Computing GO and PFAM Attributes
From NMPDR Wiki
NMPDR Standard Operating Procedure SOP007
Contents |
[edit]
Introduction
This standard operating procedure (SOP) describes the steps required to export data from the NMPDR in GFF3 format.
[edit]
SCOPE
This SOP applies to the procedures to assign GO and PFAM attributes to genes in the SEED database. These attributes are incorporated automatically into the next NMPDR release.
[edit]
Applicable Regulations and Guidelines
| NMPDR Contract | Delivery of NMPDR SOPs |
| BRC Metrics | Production of metrics |
| GO | List of GO terms |
| Transaction Logging | NMPDR Logging requirements |
[edit]
Responsibility
This SOP applies to those members of the NMPDR research team involved in managing the attributes of NMPDR data. This includes the following:
- Annotators
- Bioinformaticians
[edit]
Definitions
- Standard Operating Procedures (SOPs): Detailed, written instructions to achieve uniformity of the performance of a specific function.
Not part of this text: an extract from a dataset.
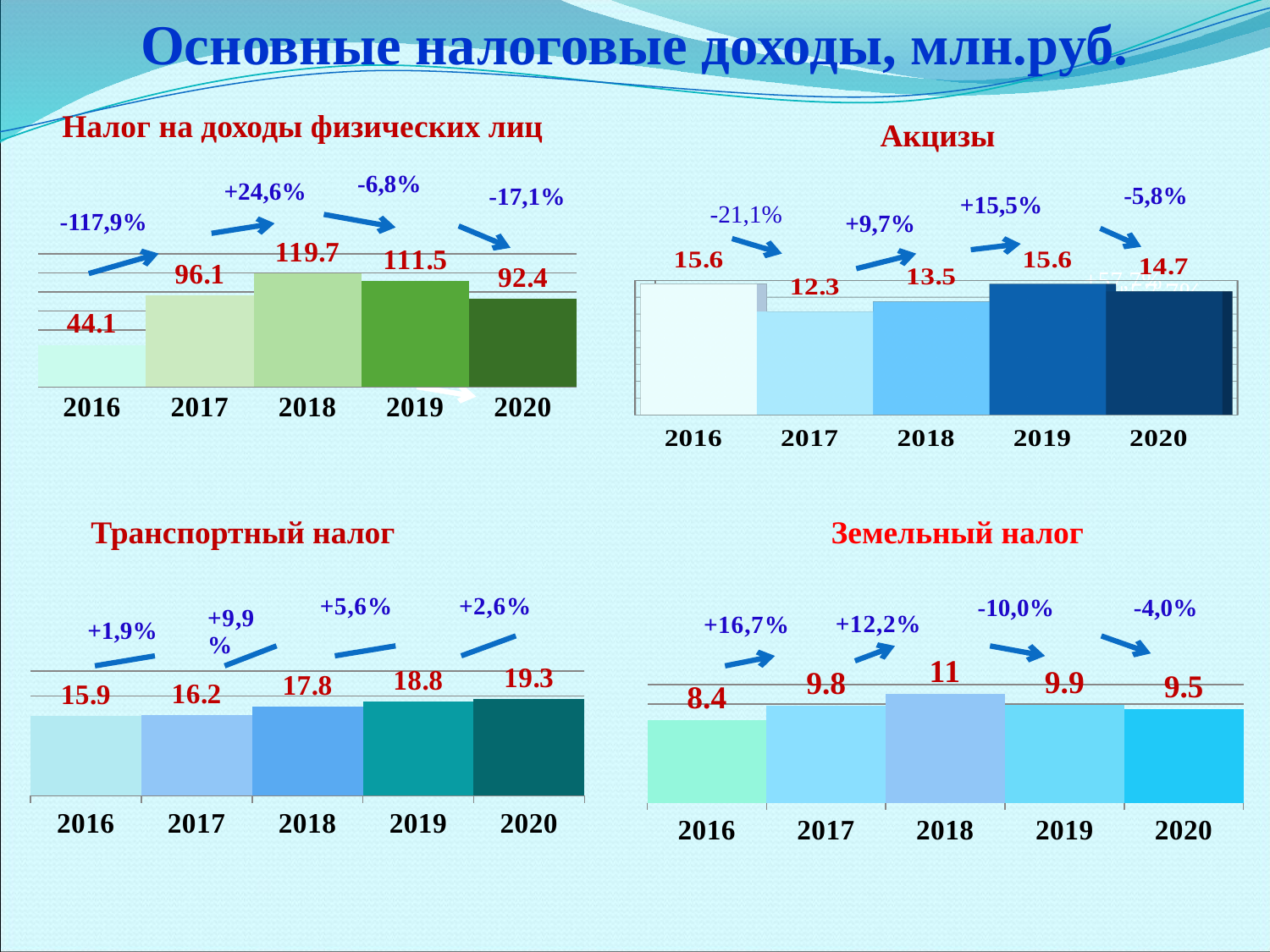
In the chart titled "Акцизы", which is larger, the value for 2018 or the value for 2020? 2020 In the chart titled "Транспортный налог", what is the difference between the values for 2018 and 2016? 1.9 In the chart titled "Налог на доходы физических лиц", what is the difference between the values for 2019 and 2020? 19.1 In the chart titled "Земельный налог", which year has the highest value? 2018 What kind of chart is the one titled "Земельный налог"? bar chart In the chart titled "Транспортный налог", what is the value for 2020? 19.3 In the chart titled "Налог на доходы физических лиц", what is the value for 2018? 119.7 In the chart titled "Транспортный налог", do the values rise or fall from 2016 to 2020? rise In the chart titled "Акцизы", how many years are shown? 5 In the chart titled "Налог на доходы физических лиц", which year has the lowest value? 2016 In the chart titled "Земельный налог", what is the value for 2016? 8.4 In the chart titled "Акцизы", what is the value for 2017? 12.3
- Subsystem: A collection of functional roles that together implement a specific biological process or structural complex.
- FigFam: Protein families. Each family is intended to contain a set of globally similar proteins that implement the same function.
- Annotation: A tuple consisting of a date, annotator name, and textual message.
- Structured Annotation: An annotation where the text is structured. There are two kinds of structured annotations
- Placement of a gene within a subsystem.
- Assignment of a function to a gene.
[edit]
Process Overview
- Establish the computation environment.
- Identify genomes to be processed.
- Run the automated process.
- Install the new attributes.
[edit]
Computation Procedure
[edit]
Establishing the Computation Environment
- Log into bio-ppc-1.mcs.anl.gov
- Change to the bash shell.
- Source the FIG environment: source /home/username/FIGdisk/config/fig-userĀenv.sh .
- Change to the ~mkubal/Domain_Analysis directory.
[edit]
Identifying Genomes to be Processed
- Create a text file named nmpdr_genomes_to_be_processed.txt. On each line should be the genome ID of a newly-added NMPDR genome.
- Run the perl script submit_nmpdr_genomes_to_pipeline.pl. Depending on the load on the cluster, this will take approximately 4 hours per genome.
[edit]
Running the Automated Process
- Run the perl script perl_parse_pfam_by_genome.pl.
- Change to the ~mkbual/Domain_Analysis/NMPDR_Results directory.
- Concatenate the GO results into a single file.
- Run the perl script prepare_go_for_bruce.pl to generate an attribute file for the GO data.
- Concatenate the PFAM results into a single file.
- Run the perl script prepare_pf_for_bruce.pl to generate an attribute file for the PFAM data.
The commands to perform the above tasks are shown below.
perl perl_parse_pfam_by_genome.pl cd ~mkubal/Domain_Analysis/NMPDR_Results cat *_go_* >go_input.txt cat *_pfam_* >pfam_input.txt perl prepare_go_for_bruce.pl >go_attributes.tbl perl prepare_pf_for_bruce.pl >pf_attributes.tbl
[edit]
Installing the New Attributes
Copy the tbl files generated by the previous step to the disks/nmpdr/attributes directory on nmpdr-1.nmpdr.org.